Tiffany Guo and Tassaneewan Laksanasopin are using smartphones to slow the spread of AIDS.
Together with other biomedical engineering researchers at Columbia University, Guo and Laksanasopin have built a tiny smartphone accessory that can detect HIV with a finger prick. It costs just $34 to make. It delivers results in 15 minutes. And according to the researchers, it’s on par with the most accurate of HIV tests.
Because it can so inexpensively and so quickly identify HIV, the researchers believe, the device can make a significant impact on AIDS in Africa and other parts of the developing world. Early detection helps stem the spread of HIV, and this can be particularly important among pregnant women. According to the Centers for Disease Control, women who detect HIV early—and take antiretroviral medication as recommended—can reduce the risk of transmitting the virus to their offspring to less than 1 percent.
As revealed in a study published last week, Guo and Laksanasopin tested the device with a small clinical trial in Kigali, Rwanda, and the results were promising. Over the span of two weeks, 96 patients from three health clinics participated, and researchers say the device performed about as well as commercially available diagnostic tools now used to run tests in the field. The hope is that the device eventually will receive regulatory approval from the World Health Organization and be used in needy areas the world over.

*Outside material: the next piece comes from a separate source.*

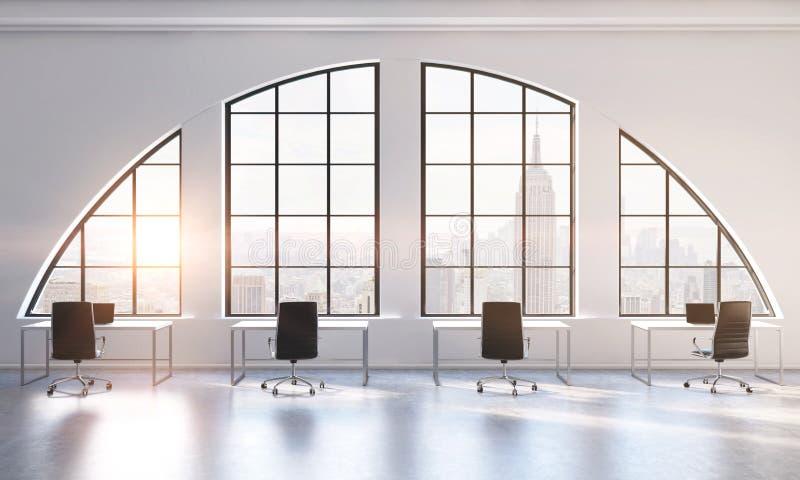 Les lieux de travail dans un espace ouvert moderne lumineux tracent le bureau Tables blanches et chaises noires Vue de New York C illustration de vecteur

The effort is part of a growing movement to reduce the cost of medicine and medical diagnosis using the latest in mobile technology. A wide range of startups and researchers are building portable devices that can screen for particular diseases, and in many cases, can screen for multiple diseases simultaneously. The device, which so far doesn’t have a name, developed by Guo and Laksanasopin can identify syphilis as well as HIV.
The Smartphone Difference
The project dates to 2007 but really took off in 2013, when the researchers realized they could significantly reduce the cost by piggy-backing on smartphones. If they handled power and data collection on the phone, they could whittle their device down to the basic equipment needed to perform the blood tests, or assays.
“We saw that the smartphone as this ubiquitous device that already had a lot of the components that we wanted,” Guo says. “So we stripped our dongle down to the essentials of what we needed for our assay—very simple optics and very simple fluid control.”

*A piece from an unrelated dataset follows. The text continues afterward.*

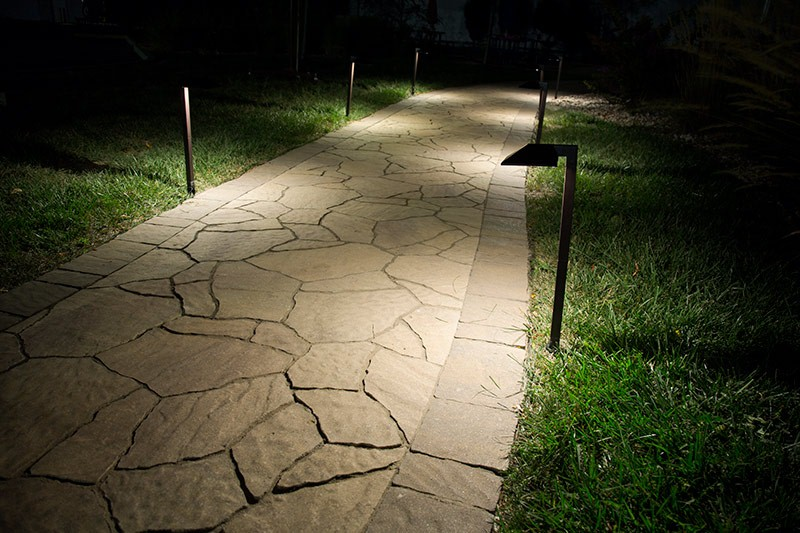 7-Bluetooth Path Light is suitable for outdoor landscape.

Their dongle, about the size of your palm, plugs into ordinary iPhones and Android phones through the audio jack, which it uses to draw power and transfer data. To use the device, you prick your finger and drop a small blood sample into a cassette holding what’s called a microfluidic chip, and then you insert the cassette into the device. By pressing a bulb on the device, you can push the blood through the chip, which can test the sample, and after about 15 minutes, the results will appear on an app loaded on the phone.
There are other inexpensive ways of testing for HIV and syphilis, including paper-based options similar to home pregnancy tests. But according to the researchers, these tests can be less reliable, and users don’t always know how to make sense of the faint strip of color on the paper.
By the Millions
The question is whether they can get this device in people’s hands. According to Karen Lightman, executive director of MEMS Industry Group, a trade association that works to push microelectromechanical systems and sensors into the global market, it’s an unanswered question.
“They’ve demonstrated it, but can they deliver millions of these?” she asks. One of the main issues, she says, is ensuring that the data is keep secure, so that it can’t be readily lifted from phones. But she believes that reproducing such devices in larger numbers is easier than it once was.
“The industry is maturing, the technology is maturing, and the market is there,” she says. “As we get more standards into place and reduce testing costs, all that is going to mean faster time to market.”